## [Task instructions]
Write out exactly the lines running from the line that includes "How great a" to the end of the data, both ends included, and nothing besides.

==*==

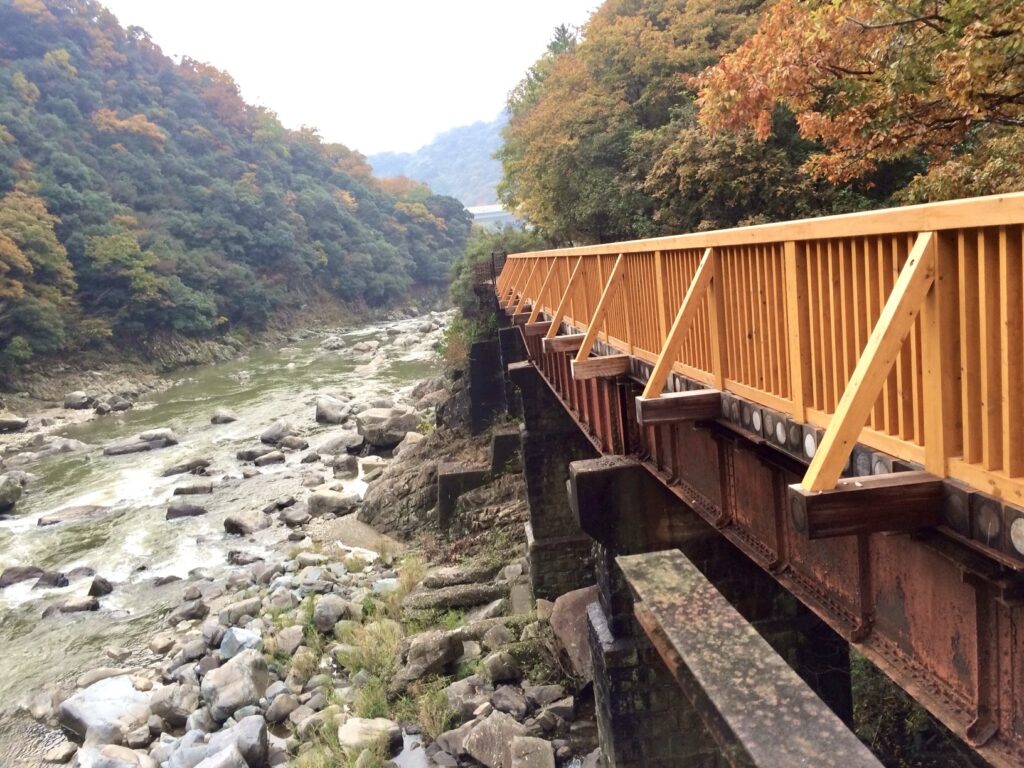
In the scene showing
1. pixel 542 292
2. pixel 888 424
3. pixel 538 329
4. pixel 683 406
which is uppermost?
pixel 542 292

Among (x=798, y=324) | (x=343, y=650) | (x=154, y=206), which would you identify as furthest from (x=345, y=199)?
(x=798, y=324)

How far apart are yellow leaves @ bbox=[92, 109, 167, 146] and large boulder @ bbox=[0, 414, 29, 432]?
40.1 meters

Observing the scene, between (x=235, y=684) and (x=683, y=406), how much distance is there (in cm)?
936

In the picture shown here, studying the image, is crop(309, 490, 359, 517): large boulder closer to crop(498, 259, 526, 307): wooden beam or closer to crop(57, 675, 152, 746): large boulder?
crop(498, 259, 526, 307): wooden beam

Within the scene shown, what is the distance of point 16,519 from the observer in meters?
22.9

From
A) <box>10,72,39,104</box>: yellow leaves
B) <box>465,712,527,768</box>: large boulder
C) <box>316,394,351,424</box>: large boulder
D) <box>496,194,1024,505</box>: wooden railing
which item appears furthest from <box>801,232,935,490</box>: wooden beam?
<box>10,72,39,104</box>: yellow leaves

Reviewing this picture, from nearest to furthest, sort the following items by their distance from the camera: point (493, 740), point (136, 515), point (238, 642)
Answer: point (493, 740) → point (238, 642) → point (136, 515)

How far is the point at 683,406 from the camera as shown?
4820 millimetres

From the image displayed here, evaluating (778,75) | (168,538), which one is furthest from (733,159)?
(168,538)

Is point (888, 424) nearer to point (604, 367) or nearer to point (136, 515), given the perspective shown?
point (604, 367)

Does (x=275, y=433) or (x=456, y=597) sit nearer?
(x=456, y=597)

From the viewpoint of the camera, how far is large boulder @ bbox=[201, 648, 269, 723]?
36.4 feet

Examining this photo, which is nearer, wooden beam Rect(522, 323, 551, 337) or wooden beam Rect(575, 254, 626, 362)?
wooden beam Rect(575, 254, 626, 362)

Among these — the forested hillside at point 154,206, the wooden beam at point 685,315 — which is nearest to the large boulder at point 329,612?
the wooden beam at point 685,315
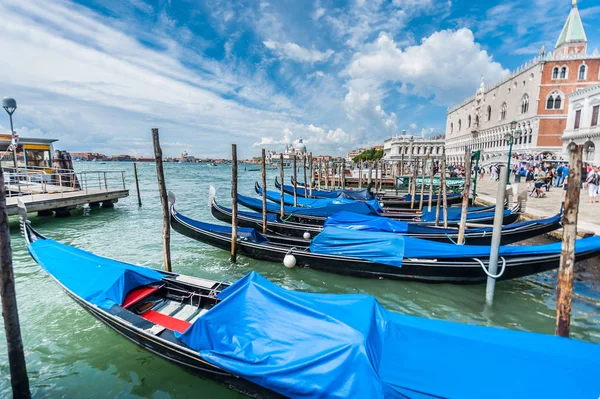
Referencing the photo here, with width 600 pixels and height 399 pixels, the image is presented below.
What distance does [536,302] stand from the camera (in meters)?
5.32

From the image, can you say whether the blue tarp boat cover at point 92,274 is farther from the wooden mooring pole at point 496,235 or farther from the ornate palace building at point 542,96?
the ornate palace building at point 542,96

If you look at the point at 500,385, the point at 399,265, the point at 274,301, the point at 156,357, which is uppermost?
the point at 274,301

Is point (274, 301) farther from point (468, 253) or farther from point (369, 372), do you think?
point (468, 253)

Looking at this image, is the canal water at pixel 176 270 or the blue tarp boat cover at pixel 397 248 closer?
the canal water at pixel 176 270

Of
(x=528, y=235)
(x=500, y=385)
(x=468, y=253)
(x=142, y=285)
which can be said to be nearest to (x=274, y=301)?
(x=500, y=385)

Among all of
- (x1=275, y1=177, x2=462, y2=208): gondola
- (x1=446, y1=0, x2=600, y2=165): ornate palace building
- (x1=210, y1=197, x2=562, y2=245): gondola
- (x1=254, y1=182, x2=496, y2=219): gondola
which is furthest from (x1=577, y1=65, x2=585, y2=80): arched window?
(x1=210, y1=197, x2=562, y2=245): gondola

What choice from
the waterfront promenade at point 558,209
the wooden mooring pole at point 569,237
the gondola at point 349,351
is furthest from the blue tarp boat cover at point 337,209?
the gondola at point 349,351

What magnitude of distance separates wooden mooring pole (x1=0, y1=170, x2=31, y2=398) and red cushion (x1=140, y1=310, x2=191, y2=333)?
4.36 ft

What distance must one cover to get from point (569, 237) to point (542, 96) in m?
38.2

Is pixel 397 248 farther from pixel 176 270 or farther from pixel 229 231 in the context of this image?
pixel 176 270

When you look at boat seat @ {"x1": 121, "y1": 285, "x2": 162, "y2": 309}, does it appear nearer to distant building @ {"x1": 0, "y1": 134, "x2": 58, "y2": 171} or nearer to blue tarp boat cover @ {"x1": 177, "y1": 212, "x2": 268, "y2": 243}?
blue tarp boat cover @ {"x1": 177, "y1": 212, "x2": 268, "y2": 243}

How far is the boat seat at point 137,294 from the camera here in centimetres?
411

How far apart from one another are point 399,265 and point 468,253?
1.25m

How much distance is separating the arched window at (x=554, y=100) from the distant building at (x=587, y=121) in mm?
5720
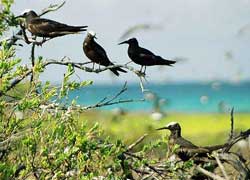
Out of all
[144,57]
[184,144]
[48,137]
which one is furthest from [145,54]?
[48,137]

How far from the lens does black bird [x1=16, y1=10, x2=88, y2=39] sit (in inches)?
224

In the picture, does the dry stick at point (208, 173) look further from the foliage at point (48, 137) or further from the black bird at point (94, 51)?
the black bird at point (94, 51)

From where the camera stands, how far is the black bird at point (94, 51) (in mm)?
6219

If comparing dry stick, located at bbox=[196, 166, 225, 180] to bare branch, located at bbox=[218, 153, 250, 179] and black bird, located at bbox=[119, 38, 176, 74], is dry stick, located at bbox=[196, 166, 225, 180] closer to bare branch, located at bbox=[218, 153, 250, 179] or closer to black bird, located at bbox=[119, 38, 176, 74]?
bare branch, located at bbox=[218, 153, 250, 179]

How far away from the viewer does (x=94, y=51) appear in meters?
6.50

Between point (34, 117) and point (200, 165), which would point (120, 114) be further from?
point (34, 117)

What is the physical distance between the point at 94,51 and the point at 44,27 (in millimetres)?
731

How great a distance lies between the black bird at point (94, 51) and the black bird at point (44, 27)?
36 cm

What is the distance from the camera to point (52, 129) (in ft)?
13.2

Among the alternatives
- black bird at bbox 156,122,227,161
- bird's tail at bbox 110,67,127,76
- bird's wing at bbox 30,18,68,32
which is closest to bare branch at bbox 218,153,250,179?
black bird at bbox 156,122,227,161

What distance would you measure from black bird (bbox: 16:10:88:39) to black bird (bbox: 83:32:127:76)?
0.36 m

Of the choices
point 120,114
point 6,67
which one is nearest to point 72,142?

==*==

## [Exercise answer]
How great a distance lies between the black bird at point (94, 51) and the black bird at point (44, 27)?
36 cm

What is the distance from the camera to point (52, 129) (in ft)?
13.2

Among the alternatives
- black bird at bbox 156,122,227,161
- bird's tail at bbox 110,67,127,76
- bird's wing at bbox 30,18,68,32
which is closest to bare branch at bbox 218,153,250,179?
black bird at bbox 156,122,227,161

What distance would you measure from black bird (bbox: 16:10:88:39) to black bird (bbox: 83:32:127:76)?
0.36 m

Of the choices
point 120,114
point 6,67
which one is nearest to point 72,142?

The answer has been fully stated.